§ **To be done**
Copy the lines from the one containing "From this image, would" through the last line of the records, swapping "furthest" for "farthest" everywhere it appears and leaving everything else as it is. Leave the pictures out.

--------------------

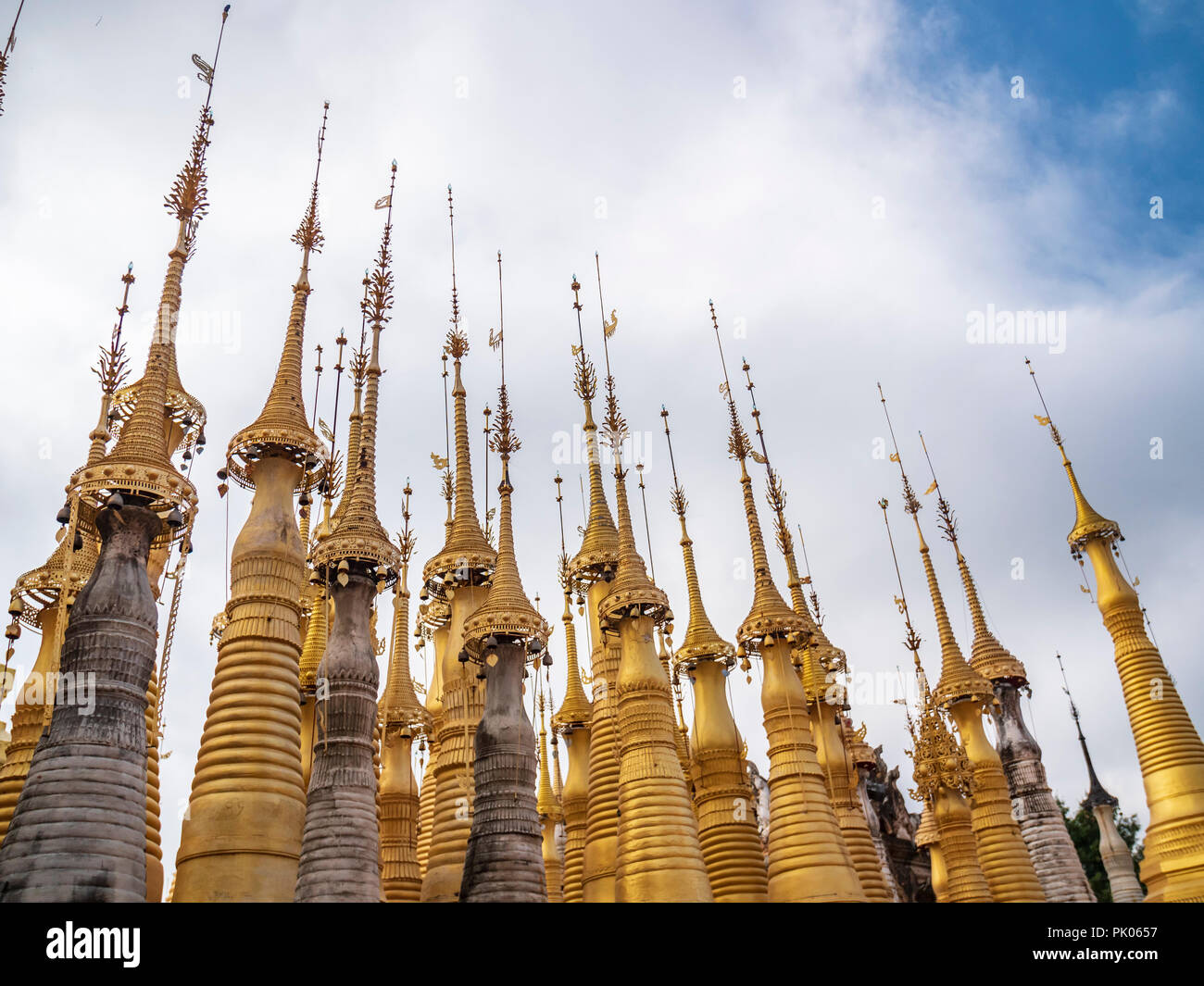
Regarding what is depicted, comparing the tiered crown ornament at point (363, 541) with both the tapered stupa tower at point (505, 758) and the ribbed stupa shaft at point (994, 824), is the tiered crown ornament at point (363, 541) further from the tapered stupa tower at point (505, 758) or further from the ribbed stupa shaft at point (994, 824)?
the ribbed stupa shaft at point (994, 824)

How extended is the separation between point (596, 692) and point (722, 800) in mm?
4731

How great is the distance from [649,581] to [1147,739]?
16.1m

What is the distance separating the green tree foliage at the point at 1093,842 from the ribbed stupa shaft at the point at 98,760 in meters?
58.5

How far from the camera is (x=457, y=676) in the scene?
1008 inches

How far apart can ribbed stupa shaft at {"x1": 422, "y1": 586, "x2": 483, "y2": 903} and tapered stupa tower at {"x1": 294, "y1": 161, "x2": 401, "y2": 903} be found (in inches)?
105

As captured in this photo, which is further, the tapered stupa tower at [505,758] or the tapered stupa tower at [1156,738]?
the tapered stupa tower at [1156,738]

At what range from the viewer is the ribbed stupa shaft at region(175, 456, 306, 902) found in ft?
61.5

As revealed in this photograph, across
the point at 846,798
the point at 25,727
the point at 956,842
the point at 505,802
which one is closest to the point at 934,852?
the point at 956,842

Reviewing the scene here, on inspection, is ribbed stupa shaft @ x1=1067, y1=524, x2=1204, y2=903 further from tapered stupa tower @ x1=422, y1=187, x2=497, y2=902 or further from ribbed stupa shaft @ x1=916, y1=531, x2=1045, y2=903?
tapered stupa tower @ x1=422, y1=187, x2=497, y2=902

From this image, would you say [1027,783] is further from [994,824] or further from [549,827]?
[549,827]

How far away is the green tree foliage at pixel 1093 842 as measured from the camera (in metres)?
63.2

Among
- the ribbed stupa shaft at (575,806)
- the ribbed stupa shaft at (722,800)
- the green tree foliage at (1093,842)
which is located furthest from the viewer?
the green tree foliage at (1093,842)

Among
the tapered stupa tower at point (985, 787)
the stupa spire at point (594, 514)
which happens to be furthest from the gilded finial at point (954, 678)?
the stupa spire at point (594, 514)
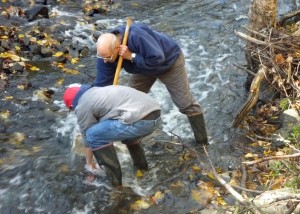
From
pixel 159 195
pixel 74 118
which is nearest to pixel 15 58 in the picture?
pixel 74 118

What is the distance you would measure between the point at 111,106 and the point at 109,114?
8cm

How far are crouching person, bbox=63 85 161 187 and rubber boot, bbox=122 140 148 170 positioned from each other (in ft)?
1.65

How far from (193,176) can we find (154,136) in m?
1.11

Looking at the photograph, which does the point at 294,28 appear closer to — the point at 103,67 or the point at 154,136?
the point at 154,136

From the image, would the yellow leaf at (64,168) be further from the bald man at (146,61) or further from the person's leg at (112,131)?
the bald man at (146,61)

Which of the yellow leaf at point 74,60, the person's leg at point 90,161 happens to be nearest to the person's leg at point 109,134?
the person's leg at point 90,161

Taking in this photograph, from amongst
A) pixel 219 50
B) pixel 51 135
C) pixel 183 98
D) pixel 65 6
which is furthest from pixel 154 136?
pixel 65 6

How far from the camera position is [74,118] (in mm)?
6488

--------------------

§ **Complete response**
From this image, would you say [1027,783] is further from [994,824] or further from [549,827]?
[549,827]

How far away is the green tree foliage at pixel 1093 842 as measured from the camera (in metres)?
63.2

Among
- the ribbed stupa shaft at (575,806)
- the ribbed stupa shaft at (722,800)
- the green tree foliage at (1093,842)
which is located farthest from the viewer?
the green tree foliage at (1093,842)

Among
the tapered stupa tower at point (985, 787)
the stupa spire at point (594, 514)
which happens to be farthest from the gilded finial at point (954, 678)?
the stupa spire at point (594, 514)
From
pixel 159 195
pixel 74 118
which is nearest to pixel 15 58 in the picture?
pixel 74 118

What is the distance you would measure between the point at 111,106 and the point at 109,114?
8cm

How far are crouching person, bbox=63 85 161 187 and rubber boot, bbox=122 140 148 170 positioned from each other (in ft)?
1.65

How far from (193,176) can we find (154,136) in m?
1.11

Looking at the photograph, which does the point at 294,28 appear closer to — the point at 103,67 or the point at 154,136?
the point at 154,136

From the image, would the yellow leaf at (64,168) be further from the bald man at (146,61) or further from the person's leg at (112,131)?
the bald man at (146,61)

Which of the yellow leaf at point 74,60, the person's leg at point 90,161 happens to be nearest to the person's leg at point 109,134?
the person's leg at point 90,161

Taking in this photograph, from amongst
A) pixel 219 50
B) pixel 51 135
C) pixel 183 98
D) pixel 65 6
which is farthest from pixel 154 136?
pixel 65 6

How far from the camera position is [74,118] (in mm)?
6488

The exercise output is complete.